Selain itu, terdapat vegetasi pantai seperti ketapang, kelapa, dan akasia, serta sedikit vegetasi cemara (Casuarina spp.) di area yang lebih kering.

Fauna

Kawasan ini kaya akan keanekaragaman fauna, dengan spesies yang mencakup mamalia, aves, reptil, ikan, moluska, dan krustasea. Berikut adalah rincian fauna yang tercatat:

  • Mamalia: Terdapat 12 jenis mamalia, termasuk monyet ekor panjang (Macaca fascicularis), yang sering dilepasliarkan kembali ke kawasan ini setelah rehabilitasi.

  • Aves: Terdapat 44 jenis burung, dengan 13 di antaranya adalah burung migran seperti pecuk ular, roko-roko, bluwok, kuntul, dan cangak. Burung migran ini menjadikan kawasan ini sebagai tempat singgah penting selama migrasi.

  • Reptil: Terdapat 13 jenis reptil, termasuk biawak dan ular yang menghuni ekosistem mangrove dan pantai.

  • Ikan, Moluska, dan Krustasea: Terdapat sedikitnya 52 jenis ikan, moluska, dan krustasea, termasuk kepiting bakau (Scylla spp.), yang memiliki nilai ekonomi tinggi bagi masyarakat lokal.

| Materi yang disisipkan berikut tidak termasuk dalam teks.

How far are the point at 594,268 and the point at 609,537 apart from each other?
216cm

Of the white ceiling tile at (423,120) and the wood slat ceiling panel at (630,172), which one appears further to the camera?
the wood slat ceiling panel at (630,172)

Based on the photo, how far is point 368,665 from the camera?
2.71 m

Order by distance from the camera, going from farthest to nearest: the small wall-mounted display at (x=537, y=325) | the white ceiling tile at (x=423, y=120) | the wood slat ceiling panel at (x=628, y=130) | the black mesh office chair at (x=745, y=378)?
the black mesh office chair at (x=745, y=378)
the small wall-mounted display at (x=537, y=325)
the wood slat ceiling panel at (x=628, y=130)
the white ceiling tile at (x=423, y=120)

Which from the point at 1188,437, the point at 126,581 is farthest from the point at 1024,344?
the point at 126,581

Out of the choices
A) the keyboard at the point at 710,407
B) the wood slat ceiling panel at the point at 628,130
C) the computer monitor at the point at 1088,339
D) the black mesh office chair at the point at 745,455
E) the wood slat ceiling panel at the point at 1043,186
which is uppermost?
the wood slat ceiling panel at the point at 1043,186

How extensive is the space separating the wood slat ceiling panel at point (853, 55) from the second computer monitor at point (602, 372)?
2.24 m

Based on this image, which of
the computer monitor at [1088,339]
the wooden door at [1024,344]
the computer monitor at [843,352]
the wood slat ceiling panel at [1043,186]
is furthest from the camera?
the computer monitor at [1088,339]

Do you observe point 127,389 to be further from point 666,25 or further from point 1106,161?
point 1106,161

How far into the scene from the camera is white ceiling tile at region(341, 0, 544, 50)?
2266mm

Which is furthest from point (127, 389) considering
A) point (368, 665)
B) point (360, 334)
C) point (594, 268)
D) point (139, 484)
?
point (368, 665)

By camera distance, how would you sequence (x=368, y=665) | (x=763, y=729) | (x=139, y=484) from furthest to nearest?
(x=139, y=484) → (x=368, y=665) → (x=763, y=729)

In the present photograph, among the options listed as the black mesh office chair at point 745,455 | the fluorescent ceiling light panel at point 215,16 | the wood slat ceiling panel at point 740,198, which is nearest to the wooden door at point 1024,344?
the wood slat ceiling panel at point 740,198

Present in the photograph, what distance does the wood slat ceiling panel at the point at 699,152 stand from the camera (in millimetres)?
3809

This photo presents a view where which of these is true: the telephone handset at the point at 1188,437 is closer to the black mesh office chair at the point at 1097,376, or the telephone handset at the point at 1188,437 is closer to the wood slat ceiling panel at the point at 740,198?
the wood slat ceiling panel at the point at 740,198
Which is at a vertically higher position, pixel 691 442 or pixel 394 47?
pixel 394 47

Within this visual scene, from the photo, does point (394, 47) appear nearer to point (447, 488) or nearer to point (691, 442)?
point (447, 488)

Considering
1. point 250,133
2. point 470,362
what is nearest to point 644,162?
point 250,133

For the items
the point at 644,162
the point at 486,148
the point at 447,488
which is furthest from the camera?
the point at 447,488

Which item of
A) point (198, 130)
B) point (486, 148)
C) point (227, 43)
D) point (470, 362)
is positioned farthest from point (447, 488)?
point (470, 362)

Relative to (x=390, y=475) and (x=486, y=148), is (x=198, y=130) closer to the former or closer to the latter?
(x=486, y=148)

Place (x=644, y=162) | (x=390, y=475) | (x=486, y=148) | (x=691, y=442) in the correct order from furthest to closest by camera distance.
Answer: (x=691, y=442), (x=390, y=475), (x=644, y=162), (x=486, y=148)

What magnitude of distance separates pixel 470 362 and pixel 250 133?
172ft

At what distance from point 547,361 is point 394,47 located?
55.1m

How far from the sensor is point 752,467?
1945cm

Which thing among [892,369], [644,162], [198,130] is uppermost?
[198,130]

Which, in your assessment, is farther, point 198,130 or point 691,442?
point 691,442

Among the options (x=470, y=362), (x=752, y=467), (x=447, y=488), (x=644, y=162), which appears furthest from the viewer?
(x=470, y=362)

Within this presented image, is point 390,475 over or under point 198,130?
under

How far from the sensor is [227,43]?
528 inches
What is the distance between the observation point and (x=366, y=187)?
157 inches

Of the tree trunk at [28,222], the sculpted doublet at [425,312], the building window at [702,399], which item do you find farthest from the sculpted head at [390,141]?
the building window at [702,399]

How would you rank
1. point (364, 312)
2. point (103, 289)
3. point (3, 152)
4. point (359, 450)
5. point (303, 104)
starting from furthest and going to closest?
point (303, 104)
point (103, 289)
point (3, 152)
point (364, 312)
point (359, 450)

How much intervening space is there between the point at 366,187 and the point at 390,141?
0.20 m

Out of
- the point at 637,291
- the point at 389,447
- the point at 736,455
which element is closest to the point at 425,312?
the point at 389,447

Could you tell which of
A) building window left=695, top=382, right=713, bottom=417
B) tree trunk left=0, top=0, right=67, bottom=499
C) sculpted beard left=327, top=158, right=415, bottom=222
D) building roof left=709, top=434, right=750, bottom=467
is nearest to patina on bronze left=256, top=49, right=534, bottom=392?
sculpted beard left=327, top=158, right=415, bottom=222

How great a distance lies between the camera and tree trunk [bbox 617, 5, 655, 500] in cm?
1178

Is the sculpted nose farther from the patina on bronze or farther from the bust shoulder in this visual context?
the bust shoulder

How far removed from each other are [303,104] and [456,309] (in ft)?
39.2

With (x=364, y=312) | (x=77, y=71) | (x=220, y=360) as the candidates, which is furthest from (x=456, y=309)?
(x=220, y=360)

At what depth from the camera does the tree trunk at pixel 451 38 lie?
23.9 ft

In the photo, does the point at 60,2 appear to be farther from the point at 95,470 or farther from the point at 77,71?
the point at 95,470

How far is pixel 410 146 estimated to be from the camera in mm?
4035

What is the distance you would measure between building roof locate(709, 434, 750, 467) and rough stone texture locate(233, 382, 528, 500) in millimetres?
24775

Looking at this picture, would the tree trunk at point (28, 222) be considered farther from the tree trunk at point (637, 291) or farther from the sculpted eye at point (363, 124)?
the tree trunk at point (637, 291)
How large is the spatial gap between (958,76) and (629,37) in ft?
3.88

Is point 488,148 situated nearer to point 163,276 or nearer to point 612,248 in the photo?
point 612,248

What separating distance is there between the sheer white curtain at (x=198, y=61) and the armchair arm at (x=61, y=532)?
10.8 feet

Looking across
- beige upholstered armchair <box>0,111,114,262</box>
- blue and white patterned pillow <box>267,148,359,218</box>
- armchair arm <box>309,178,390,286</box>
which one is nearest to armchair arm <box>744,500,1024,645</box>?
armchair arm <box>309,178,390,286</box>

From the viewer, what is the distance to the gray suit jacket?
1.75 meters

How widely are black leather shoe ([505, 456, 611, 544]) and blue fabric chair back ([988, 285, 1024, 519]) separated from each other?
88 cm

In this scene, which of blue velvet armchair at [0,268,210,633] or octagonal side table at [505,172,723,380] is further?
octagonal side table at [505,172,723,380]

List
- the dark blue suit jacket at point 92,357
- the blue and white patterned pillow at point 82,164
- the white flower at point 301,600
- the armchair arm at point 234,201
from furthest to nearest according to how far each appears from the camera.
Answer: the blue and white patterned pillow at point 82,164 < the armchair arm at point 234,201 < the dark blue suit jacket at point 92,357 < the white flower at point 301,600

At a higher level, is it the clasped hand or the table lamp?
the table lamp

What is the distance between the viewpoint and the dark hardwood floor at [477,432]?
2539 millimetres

Keanekaragaman fauna ini menjadikan kawasan ini penting untuk penelitian, pengamatan burung migran, dan pelestarian spesies yang terancam.

Potensi Wisata

Suaka Margasatwa Karang Gading Langkat Timur Laut memiliki potensi wisata yang signifikan, meskipun belum sepenuhnya dikembangkan karena keterbatasan sarana dan prasarana. Potensi wisata utama meliputi:

  • Wisata Hutan Mangrove: Pengunjung dapat menjelajahi ekosistem mangrove melalui jalur papan atau perahu, menikmati keindahan hutan bakau dan kehidupan satwa liar.

  • Pengamatan Burung Migran: Kawasan ini adalah surga bagi pengamat burung, dengan 13 spesies burung migran yang singgah setiap tahun. Aktivitas ini dapat menarik wisatawan minat khusus.

  • Edukasi Konservasi: Kawasan ini dapat menjadi pusat pendidikan konservasi, mirip dengan Suaka Margasatwa Muara Angke di Jakarta, dengan kegiatan seperti tur edukasi dan pelepasliaran satwa.

  • Ekowisata Berbasis Masyarakat: Kemitraan dengan masyarakat lokal dapat mengembangkan wisata berbasis budaya Melayu pesisir, seperti tur kuliner atau kerajinan berbasis mangrove.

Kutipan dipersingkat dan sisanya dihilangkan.